**Solicitação A:**
Transcreva literalmente o trecho do texto sobre segurança cidadã que começa em "O progressismo latino-americano" e termina em "eficaz e democrática.".
**Solicitação B:**
Dê continuidade ao texto sobre segurança cidadã, escrevendo o que vem logo após a última frase apresentada.

**Texto:**
"""
Professora Titular do Departamento de Estudos Políticos da Universidade de Santiago, Chile. Doutora em Ciência Política pela Universidade de Leiden

O progressismo latino-americano tem a oportunidade de propor uma nova agenda de segurança cidadã que, retomando os eixos centrais desenvolvidos há mais de duas décadas, consolide uma perspectiva de gestão pública com iniciativas que respondam à preocupação cidadã: o aumento das violências e a consolidação de mercados ilegais. Em um contexto em que parece que as propostas de “mano dura” se afirmaram como únicas alternativas, torna-se politicamente crucial reconhecer que esse tipo de iniciativa não tem resultados sustentáveis e que, progressivamente, contribuem para a erosão dos próprios pilares da democracia e do Estado de Direito.

O presente documento[1] busca revisar os debates sobre o progressismo em segurança e sugerir que o cenário chileno apresenta uma oportunidade para posicionar uma nova agenda de segurança, que seja eficaz e democrática.

O progressismo em segurança

A abordagem progressista da segurança cidadã foi apresentada como uma estratégia integral e equilibrada, que inclui a coordenação de ações de prevenção, resposta, reabilitação e reintegração. No entanto, nesse mesmo contexto, surgia uma profunda discussão sobre a distância entre a proposta progressista “da oposição” e aquela “do governo”. O foco da perspectiva progressista seria, então, a prevenção. Especificamente, propõe-se um modelo de coordenação entre os governos locais e o governo central para a prevenção da violência e do crime. No entanto, esse modelo foi implementado por poucos governos progressistas na região. Além disso, a proposta central de consolidar o controle civil sobre os temas policiais também não foi materializada.
"""
**Dados disponíveis:**
"""
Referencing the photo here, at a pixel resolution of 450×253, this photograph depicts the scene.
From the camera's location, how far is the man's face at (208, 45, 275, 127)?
"""
**Resposta do exercício A:**
O progressismo latino-americano tem a oportunidade de propor uma nova agenda de segurança cidadã que, retomando os eixos centrais desenvolvidos há mais de duas décadas, consolide uma perspectiva de gestão pública com iniciativas que respondam à preocupação cidadã: o aumento das violências e a consolidação de mercados ilegais. Em um contexto em que parece que as propostas de “mano dura” se afirmaram como únicas alternativas, torna-se politicamente crucial reconhecer que esse tipo de iniciativa não tem resultados sustentáveis e que, progressivamente, contribuem para a erosão dos próprios pilares da democracia e do Estado de Direito.

O presente documento[1] busca revisar os debates sobre o progressismo em segurança e sugerir que o cenário chileno apresenta uma oportunidade para posicionar uma nova agenda de segurança, que seja eficaz e democrática.

**Resposta do exercício B:**
Além dos avanços locais em políticas públicas preventivas, as mudanças foram marginais. As críticas aos paradigmas de segurança promovidos pelos governos progressistas na região se intensificaram na década seguinte. Foi proposta a noção de segurança humana como chave para entender que a segurança se garante quando as populações têm acesso a direitos sociais fundamentais. Nesse contexto, surgiram quatro áreas principais no debate latino-americano sobre as diferenças entre o progressismo e as perspectivas da direita.

  1. Debate entre repressão e prevenção: Enquanto as forças conservadoras costumam favorecer abordagens mais repressivas, que incluem o uso da força, o aumento das penas e a militarização da segurança, o progressismo geralmente defende estratégias preventivas que atacam as causas subjacentes da insegurança, como a pobreza, a exclusão social e a falta de oportunidades econômicas. No entanto, essa diferença não se reflete na prática política progressista.
  2. Militarização da segurança e controle civil: O avanço no uso das Forças Armadas no controle e até na prevenção do crime é evidente em países governados por diferentes orientações ideológicas, e as reformas policiais tornaram-se programas de modernização cujo eixo principal é o aumento do orçamento institucional.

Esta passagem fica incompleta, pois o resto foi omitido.